ちなみにスタンド像には同じ帽子を被せといたので顔も割れない筈。
後は高みの見物だなあと思いつつ、スタンドから感じ取れた情報に俺は思わず苦笑した。



「チクショーーッ!!なんなんだってんだよォテメェはよォッッ!!クソッ!ナメやがってクソッ!いい加減そのツラ見せやがれってんだ!」
「落ち着けギアッチョッ!!イルーゾォがこいつを『引き込む』まで辛抱しろッ!!オイまだかイルーゾォ!」
「なんだ・・・?こいつ慣れてやがる・・・オレみたいな能力に慣れてやがるッ!!全然鏡に映らねえッ!!」
「ど、どうするんだよ兄貴ィ!兄貴の能力は無差別だから鏡の中に引き込めないんじゃあ・・・」
「だったら触れるまでだ・・・!!ペッシ!」



まだ若いらしい。ツメが甘いし、そんなに慌てちゃ駄目だよとツッコミを入れた俺は腕時計で時間を確認しつつその場から立ち去った。

それが今から六年程前の話である。
そう六年も前だ。六年も前な筈なのにだよ?



「ようやくその顔を正面から拝めたな・・・影崎」



にやりと笑みを浮かべた男たちに全力で叫びたい気持ちでいっぱいだよ!!なんで君ら俺の事覚えてんだよ!!!態々おっさんの相手なんてしなくていいんだよ君ら!暇か!粘着質か!!ネチッこい奴は嫌われるぞ!!
ぜーぜー。
とまあこんな風にツッコんでも現状が変わる訳でもない。
バッチリこっちの名前もばれてるし、ああこれから俺どうしようかなーと現実逃避していたら、何故かリゾットと名乗った男に手を差し伸べられた。

・・・うん?



「俺たちは貴方を始末しに来た訳じゃあない。
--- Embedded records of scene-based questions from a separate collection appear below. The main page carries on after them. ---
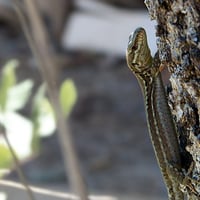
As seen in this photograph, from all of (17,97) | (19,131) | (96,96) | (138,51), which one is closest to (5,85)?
(17,97)

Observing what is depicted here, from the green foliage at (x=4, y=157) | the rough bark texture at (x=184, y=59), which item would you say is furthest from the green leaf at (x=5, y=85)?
the rough bark texture at (x=184, y=59)

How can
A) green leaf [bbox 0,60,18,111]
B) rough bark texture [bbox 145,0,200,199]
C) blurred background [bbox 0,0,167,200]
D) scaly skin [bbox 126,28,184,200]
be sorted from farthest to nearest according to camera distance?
blurred background [bbox 0,0,167,200] < green leaf [bbox 0,60,18,111] < scaly skin [bbox 126,28,184,200] < rough bark texture [bbox 145,0,200,199]

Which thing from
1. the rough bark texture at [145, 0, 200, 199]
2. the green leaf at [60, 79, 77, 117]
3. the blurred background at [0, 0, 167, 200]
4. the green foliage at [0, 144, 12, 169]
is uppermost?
the rough bark texture at [145, 0, 200, 199]

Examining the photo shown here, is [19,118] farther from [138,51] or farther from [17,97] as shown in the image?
[138,51]

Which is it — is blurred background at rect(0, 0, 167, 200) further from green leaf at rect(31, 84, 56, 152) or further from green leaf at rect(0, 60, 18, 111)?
green leaf at rect(0, 60, 18, 111)

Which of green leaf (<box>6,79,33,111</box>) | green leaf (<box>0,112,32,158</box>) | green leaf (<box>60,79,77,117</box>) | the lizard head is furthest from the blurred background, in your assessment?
the lizard head

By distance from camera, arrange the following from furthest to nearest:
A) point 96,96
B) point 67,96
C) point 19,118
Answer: point 96,96 → point 19,118 → point 67,96
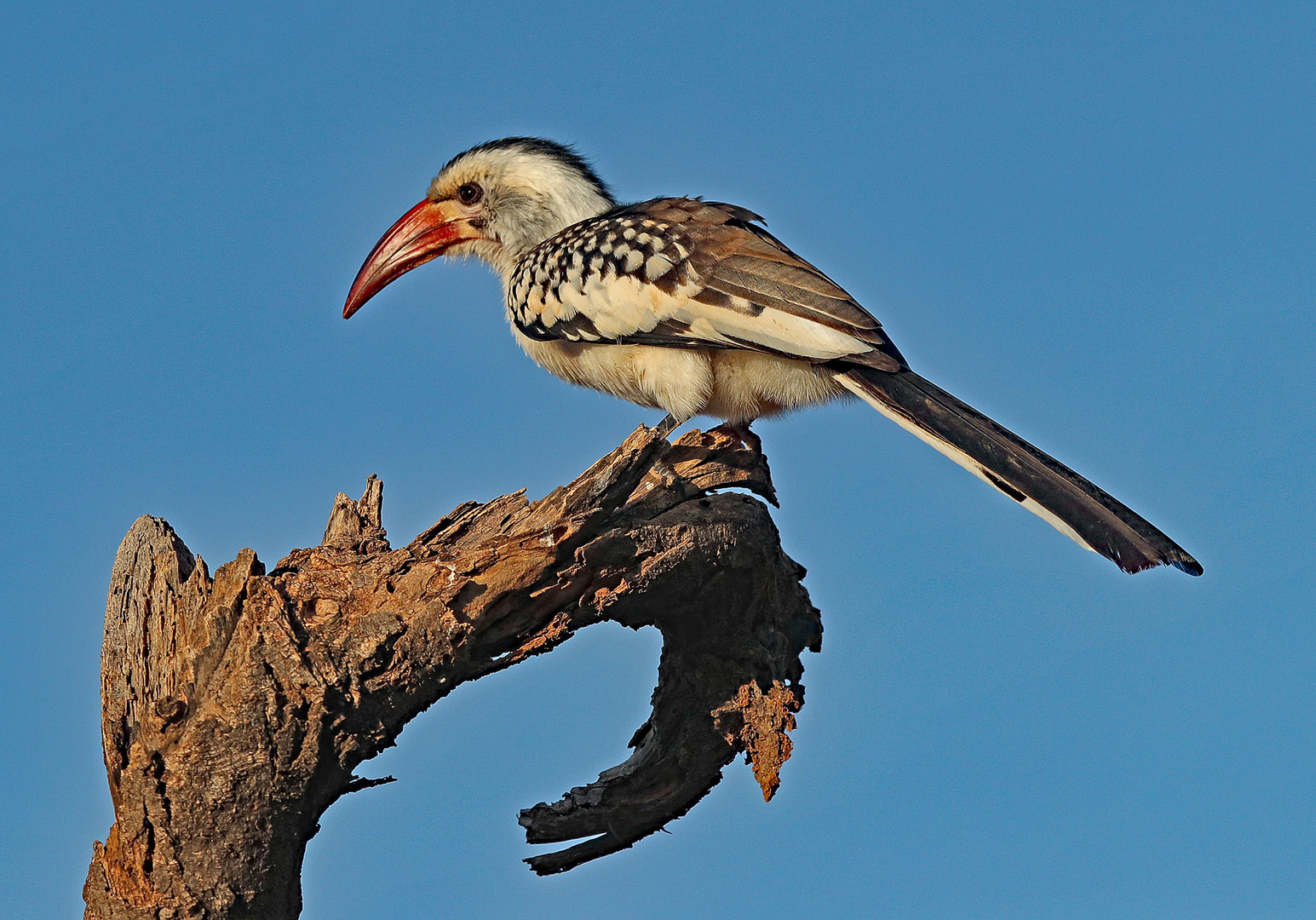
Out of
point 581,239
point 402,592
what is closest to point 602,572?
point 402,592

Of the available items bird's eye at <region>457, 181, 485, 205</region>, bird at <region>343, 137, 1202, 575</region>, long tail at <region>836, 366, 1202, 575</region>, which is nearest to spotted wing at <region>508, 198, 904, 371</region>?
bird at <region>343, 137, 1202, 575</region>

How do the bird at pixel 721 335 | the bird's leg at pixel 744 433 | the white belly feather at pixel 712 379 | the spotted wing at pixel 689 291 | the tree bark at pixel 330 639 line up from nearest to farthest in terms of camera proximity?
1. the tree bark at pixel 330 639
2. the bird at pixel 721 335
3. the spotted wing at pixel 689 291
4. the white belly feather at pixel 712 379
5. the bird's leg at pixel 744 433

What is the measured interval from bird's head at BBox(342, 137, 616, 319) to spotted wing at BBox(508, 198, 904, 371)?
560 mm

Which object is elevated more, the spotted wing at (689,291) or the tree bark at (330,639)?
the spotted wing at (689,291)

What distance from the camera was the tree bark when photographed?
3705 mm

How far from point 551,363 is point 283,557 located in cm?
178

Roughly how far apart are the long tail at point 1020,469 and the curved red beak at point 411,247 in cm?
264

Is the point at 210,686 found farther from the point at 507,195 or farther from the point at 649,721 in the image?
the point at 507,195

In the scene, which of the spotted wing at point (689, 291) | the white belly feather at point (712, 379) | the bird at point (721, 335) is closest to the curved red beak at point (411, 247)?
the bird at point (721, 335)

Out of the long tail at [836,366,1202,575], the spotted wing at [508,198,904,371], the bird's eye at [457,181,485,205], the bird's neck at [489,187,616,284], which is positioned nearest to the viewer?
the long tail at [836,366,1202,575]

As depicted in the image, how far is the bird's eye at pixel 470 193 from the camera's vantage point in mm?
6180

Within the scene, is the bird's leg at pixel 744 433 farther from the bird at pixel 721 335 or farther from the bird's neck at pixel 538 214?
the bird's neck at pixel 538 214

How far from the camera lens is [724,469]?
15.6ft

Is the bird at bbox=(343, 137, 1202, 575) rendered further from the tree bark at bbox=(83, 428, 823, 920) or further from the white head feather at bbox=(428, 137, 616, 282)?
the tree bark at bbox=(83, 428, 823, 920)
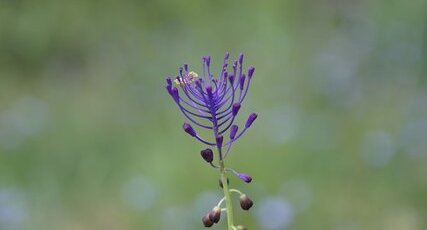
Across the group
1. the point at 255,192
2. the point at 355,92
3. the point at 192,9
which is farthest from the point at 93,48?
the point at 255,192

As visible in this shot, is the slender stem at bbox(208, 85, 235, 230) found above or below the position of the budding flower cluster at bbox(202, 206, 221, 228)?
above

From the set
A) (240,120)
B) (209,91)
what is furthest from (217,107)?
(240,120)

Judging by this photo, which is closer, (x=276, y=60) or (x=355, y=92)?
(x=355, y=92)

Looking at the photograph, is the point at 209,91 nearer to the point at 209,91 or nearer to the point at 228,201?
the point at 209,91

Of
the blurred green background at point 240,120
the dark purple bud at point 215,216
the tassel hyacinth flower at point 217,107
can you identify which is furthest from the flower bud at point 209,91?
the blurred green background at point 240,120

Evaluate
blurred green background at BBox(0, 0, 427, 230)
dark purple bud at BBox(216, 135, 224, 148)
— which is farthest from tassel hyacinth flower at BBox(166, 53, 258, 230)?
blurred green background at BBox(0, 0, 427, 230)

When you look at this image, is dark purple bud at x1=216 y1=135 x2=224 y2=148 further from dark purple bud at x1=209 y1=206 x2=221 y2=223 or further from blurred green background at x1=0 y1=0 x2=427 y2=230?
blurred green background at x1=0 y1=0 x2=427 y2=230

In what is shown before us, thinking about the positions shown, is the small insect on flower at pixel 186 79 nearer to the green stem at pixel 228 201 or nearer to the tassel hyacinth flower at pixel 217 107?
the tassel hyacinth flower at pixel 217 107

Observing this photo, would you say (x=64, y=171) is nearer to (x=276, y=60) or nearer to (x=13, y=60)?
(x=276, y=60)
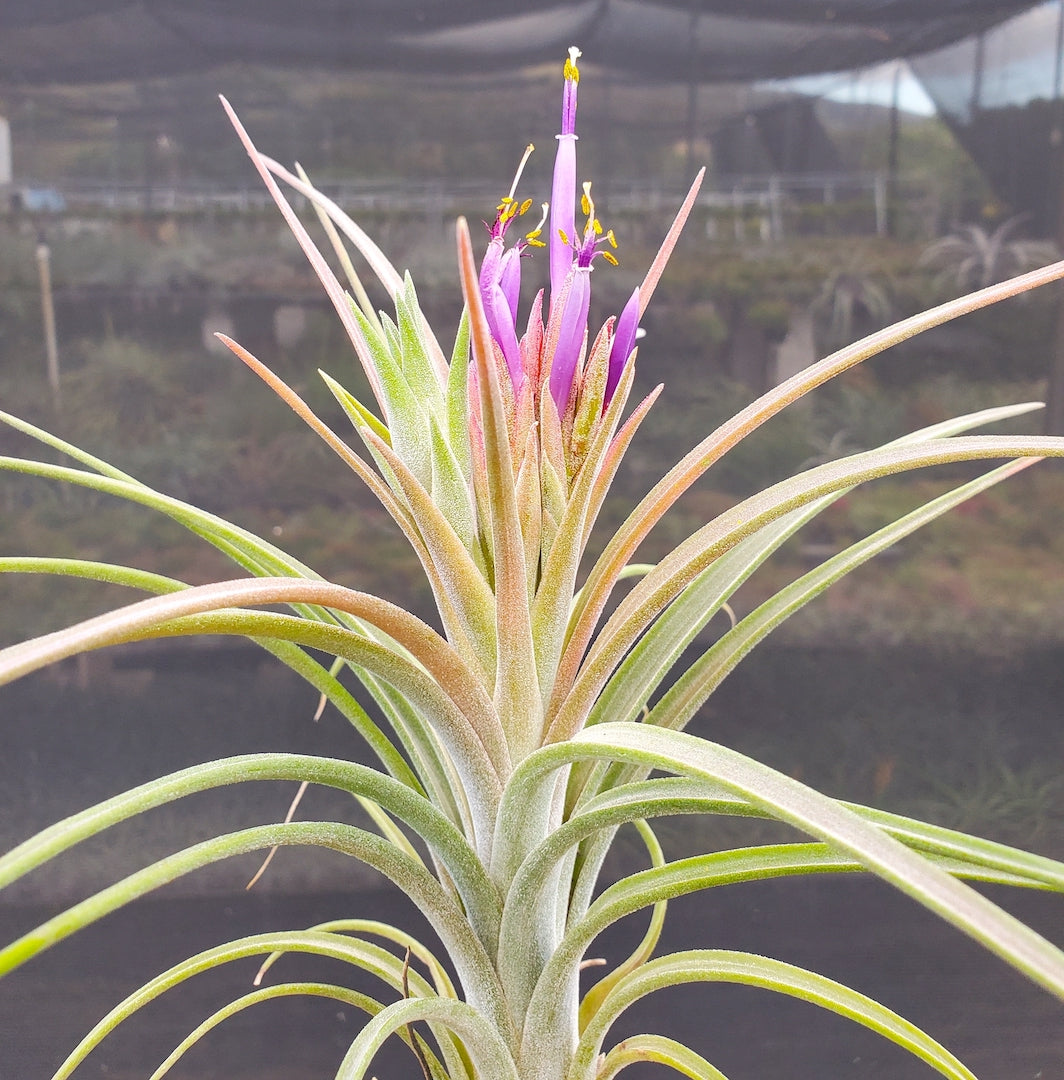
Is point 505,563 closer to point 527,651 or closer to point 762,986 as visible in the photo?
point 527,651

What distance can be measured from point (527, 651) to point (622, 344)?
0.55ft

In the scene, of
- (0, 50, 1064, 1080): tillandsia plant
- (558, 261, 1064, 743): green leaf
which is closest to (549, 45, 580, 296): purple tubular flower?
(0, 50, 1064, 1080): tillandsia plant

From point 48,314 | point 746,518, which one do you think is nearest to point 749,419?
point 746,518

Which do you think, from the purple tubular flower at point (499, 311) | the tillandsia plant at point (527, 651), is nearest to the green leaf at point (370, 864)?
the tillandsia plant at point (527, 651)

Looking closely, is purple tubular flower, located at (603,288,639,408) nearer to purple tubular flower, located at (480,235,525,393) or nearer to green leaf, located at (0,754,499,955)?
purple tubular flower, located at (480,235,525,393)

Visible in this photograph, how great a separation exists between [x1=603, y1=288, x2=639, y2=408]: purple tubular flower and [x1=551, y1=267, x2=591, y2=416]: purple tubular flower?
2cm

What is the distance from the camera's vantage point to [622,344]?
452mm

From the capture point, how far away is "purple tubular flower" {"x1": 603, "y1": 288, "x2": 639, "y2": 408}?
451mm

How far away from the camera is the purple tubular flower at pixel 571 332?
44 cm

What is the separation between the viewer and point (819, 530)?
1405 mm

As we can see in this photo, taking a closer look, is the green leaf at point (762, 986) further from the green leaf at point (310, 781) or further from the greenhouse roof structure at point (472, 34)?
the greenhouse roof structure at point (472, 34)

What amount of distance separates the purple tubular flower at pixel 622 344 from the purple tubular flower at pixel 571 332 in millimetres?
18

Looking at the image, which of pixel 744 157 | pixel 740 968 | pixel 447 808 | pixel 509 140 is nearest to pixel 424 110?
pixel 509 140

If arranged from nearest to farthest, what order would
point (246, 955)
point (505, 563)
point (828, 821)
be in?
point (828, 821) < point (505, 563) < point (246, 955)
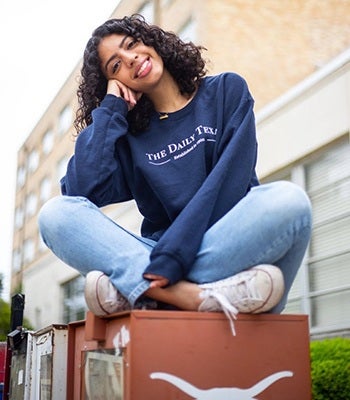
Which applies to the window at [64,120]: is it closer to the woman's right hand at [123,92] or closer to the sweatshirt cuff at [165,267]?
the woman's right hand at [123,92]

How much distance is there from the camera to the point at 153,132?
2104 mm

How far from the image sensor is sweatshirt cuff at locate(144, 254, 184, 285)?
5.42 feet

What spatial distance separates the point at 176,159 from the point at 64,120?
17.8 m

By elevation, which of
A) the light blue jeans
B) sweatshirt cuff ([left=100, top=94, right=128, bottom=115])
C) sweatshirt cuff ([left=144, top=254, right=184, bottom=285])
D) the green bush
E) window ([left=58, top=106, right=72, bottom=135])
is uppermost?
window ([left=58, top=106, right=72, bottom=135])

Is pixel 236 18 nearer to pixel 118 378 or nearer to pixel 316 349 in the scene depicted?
pixel 316 349

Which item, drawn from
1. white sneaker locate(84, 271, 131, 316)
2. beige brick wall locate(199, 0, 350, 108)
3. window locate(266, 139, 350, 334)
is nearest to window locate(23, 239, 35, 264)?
beige brick wall locate(199, 0, 350, 108)

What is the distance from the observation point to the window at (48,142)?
68.2 ft

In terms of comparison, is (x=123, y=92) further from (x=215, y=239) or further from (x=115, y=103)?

誘いに来たのだ。俺たち暗殺チームの仲間になってほしい」
「・・・あのゴメン。言ってる事がちょっとよく分かんないんだけど。そこら辺にいる感じのアラフォーのおっさん捕まえて何言ってんの君ら」
「普通?俺たちを巻いて、更に六年も足を掴ませなかった奴が言う台詞じゃあないだろ」
「むしろ六年もかけて俺を見つけ出した君らの方にびっくりだよ」



重い重い溜息を吐いた俺は、記憶の中の彼らより成長した姿を見てまた溜息しかでない。
どうしてこうなった・・・と項垂れながら俺は米神に手をやった。





答えはSi(はい)しか許可しないッ!!





匿名様リクエストありがとうございました!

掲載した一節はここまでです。